Statt eines Gabelstaplers kann man zum Zuführen und Abführen von Behältern 5, 6 auch einen in den 2 und 3 gezeigten Wagen 14 benutzen. Dieser hat nebeneinander zwei Hubsäulen 15, 16 mit jeweils einem höhenverfahrbaren Träger 17, 18. In der dargestellten Position stehen auf dem Wagen 14 zwei volle Behälter 5a, 5b. Die Träger 17, 18 tragen oberhalb dieser Behälter 5a, 5b jeweils einen weiteren, vollen Behälter 5c, 5d.

Wenn der Wagen 14 sich vor dem in 1 gezeigten Gestell 2 befindet, dann kann man zunächst einen unteren Behälter 5a in die Beladestation 7 setzen. Danach senkt man den oberen Behälter 5c des Wagens 14 ab und fährt mit dem Träger 17 wieder in die ursprüngliche Stellung hoch. Das ermöglicht es, anschließend den leeren Behälter 6 aufzunehmen.

Am nächstfolgenden Gestell 2 kann man dann den abgesenkten, nunmehr unteren Behälter 5c zur Beladestation 7 wechseln, den darüber befindlichen, nunmehr leeren Behälter 6 absenken und einen weiteren leeren Behälter auf dem Träger 17 aufnehmen.

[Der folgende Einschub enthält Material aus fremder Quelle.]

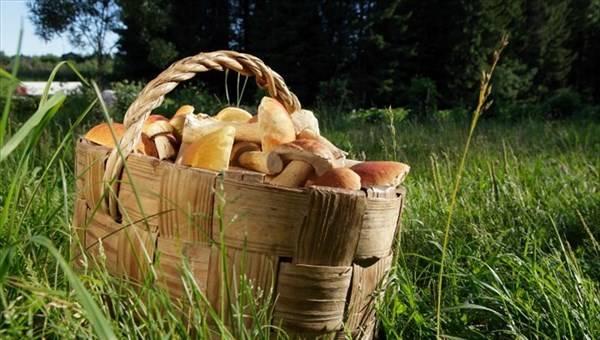 Грибы кемеровской области 2020: когда и где собирать, сезоны и грибные места
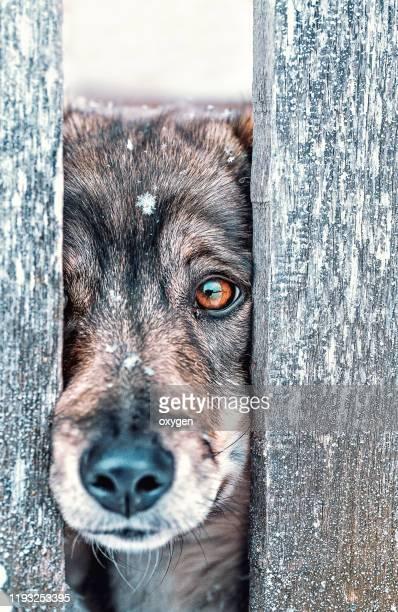 guard outbred dog looking through a wooden fence - tierisches verhalten stock-fotos und bilder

1Boden 2Gestell 3Rollenbahn 4Rollenbahn 5Behälter 6Behälter 7Beladestation 8Entladestation 9Heber 10Rollenbahn 11Behälter 12Bauteile-Wechselstation 13Rollenbahnantrieb 14Wagen 15Hubsäule 16Hubsäule 17Träger 18Träger 19Aufnahme

Anspruch[de]
  1. Behälter-Wechselvorrichtung zur Aufnahme eines Behälters, insbesondere mit in einer Montagelinie zu montierenden Bauteilen, und zum Transport des Behälters zwischen einer Beladestation und einer zumindest in etwa auf dem Niveau der Beladestation liegenden Bauteile-Wechselstation, in welcher ein Handhabungsgerät die Bauteile in dem Behälter greifen oder Bauteile in ihn ablegen kann, dadurch gekennzeichnet, daß die Behälter-Wechselvorrichtung ein Gestell (2) mit einer Entladestation (8) zur Aufnahme eines von der Bauteile-Wechselstation (12) kommenden Behälters (6) oberhalb ihrer Beladestation (7) hat, daß an dem Gestell (2) ein Heber (9) höhenverfahrbar zwischen der Bauteile-Wechselstation (12) und der Entladestation (8) angeordnet ist und daß Mittel zum Bewegen der Behälter (5, 11, 6) von der Beladestation (7) auf den Heber (9) in die Bauteile-Wechselstation (12) und von dem Heber (9) zur Entladestation (8) vorgesehen sind.
  2. Behälter-Wechselvorrichtung nach Anspruch 1, dadurch gekennzeichnet, daß die Beladestation (7), die Bauteile-Wechselstation (12) und die Entladestation (8) zum Abstützen des jeweiligen Behälters (5, 11, 6) eine Rollenbahn (3, 10, 4) aufweisen.
  3. Behälter-Wechselvorrichtung nach Anspruch 2, dadurch gekennzeichnet, daß die Mittel zum Bewegen des jeweiligen Behälters (5, 11, 6) von der Beladestation (7) zur Bauteile-Wechselstation (12) und von dem Heber (9) zur Entladestation (8) durch Rollenbahnantriebe (13) gebildet sind.
  4. Behälter-Wechselvorrichtung nach einem der vorangehenden Ansprüche, dadurch gekennzeichnet, daß dem Gestell (2) zum Zuführen von Behältern (5a, 5b, 5c, 5d) und Abführen von Behältern (6) ein Wagen (14) zugeordnet ist, welcher eine Hubsäule (15, 16) mit einem vom Niveau der Entladestation (8) des Gestells (2) auf das Niveau der Beladestation (7) absenkbaren Träger (17) für einen Behälter (5c, 5d) hat.
  5. Behälter-Wechselvorrichtung nach Anspruch 4, dadurch gekennzeichnet, daß der Wagen (14) zwei Säulen (15, 16) nebeneinander hat und deshalb zum Transport von vier Behältern (5a, 5b, 5c, 5d) ausgebildet ist.
  6. Behälter-Wechselvorrichtung nach einem der vorangehenden Ansprüche, dadurch gekennzeichnet, daß die Bauteile-Wechselstation (12) Aufnahmen (19, 19') aufweist, welche zum Positionieren und Abstützen eines von dem Heber (9) abgesenkten Behälters (11) ausgebildet sind.